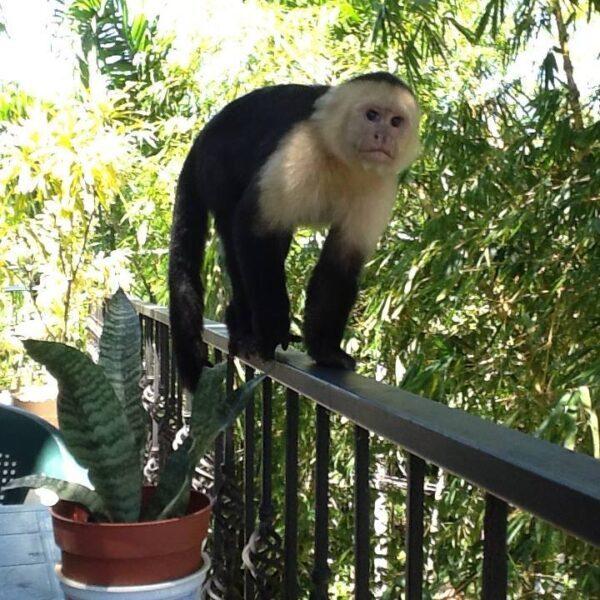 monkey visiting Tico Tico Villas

- - - - -

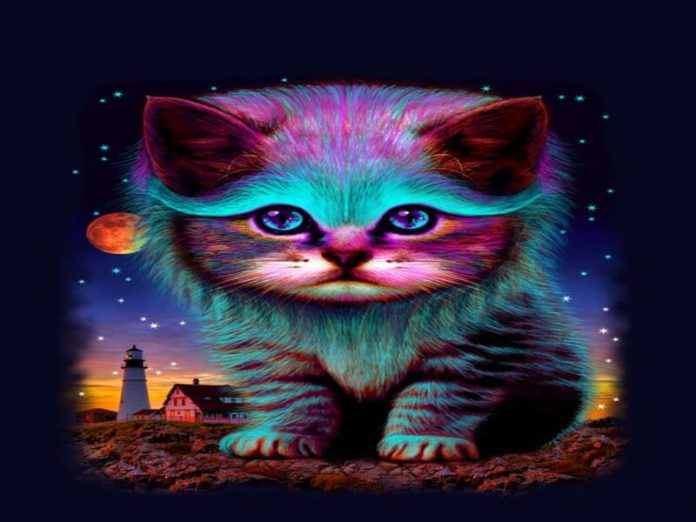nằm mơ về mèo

- - - - -

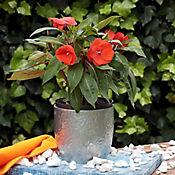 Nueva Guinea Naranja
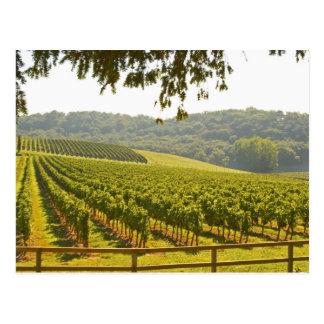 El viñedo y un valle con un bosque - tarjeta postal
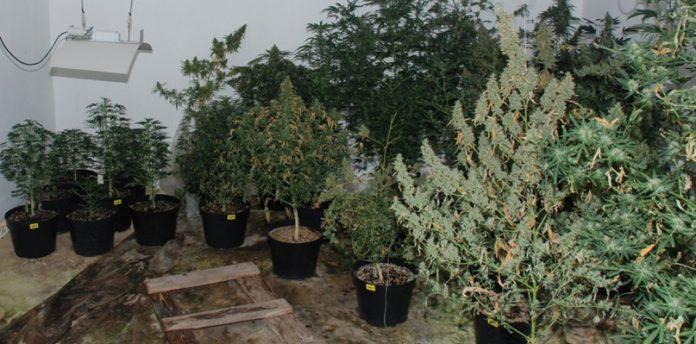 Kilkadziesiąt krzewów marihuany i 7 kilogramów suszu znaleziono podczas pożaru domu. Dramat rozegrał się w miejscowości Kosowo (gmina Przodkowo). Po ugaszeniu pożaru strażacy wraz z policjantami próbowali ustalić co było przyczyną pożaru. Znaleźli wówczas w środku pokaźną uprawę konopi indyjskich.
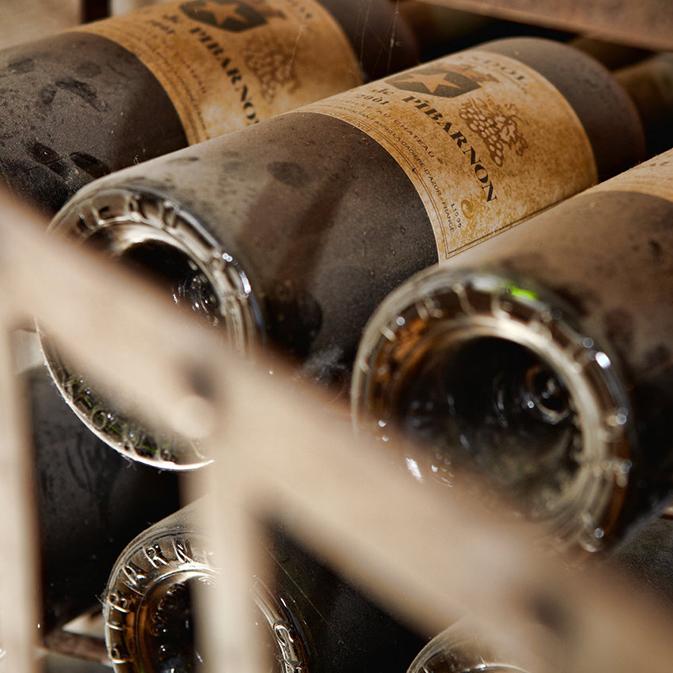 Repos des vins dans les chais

- - - - -

[PROBLEM DETAILS] Output exactly, and only, the lines of the entries above from the one with "El viñedo y" up to and including the one with "Repos des vins dans les chais"; pictures are to be left out.

[EXERCISE ANSWER]
 El viñedo y un valle con un bosque - tarjeta postal
 Kilkadziesiąt krzewów marihuany i 7 kilogramów suszu znaleziono podczas pożaru domu. Dramat rozegrał się w miejscowości Kosowo (gmina Przodkowo). Po ugaszeniu pożaru strażacy wraz z policjantami próbowali ustalić co było przyczyną pożaru. Znaleźli wówczas w środku pokaźną uprawę konopi indyjskich.
 Repos des vins dans les chais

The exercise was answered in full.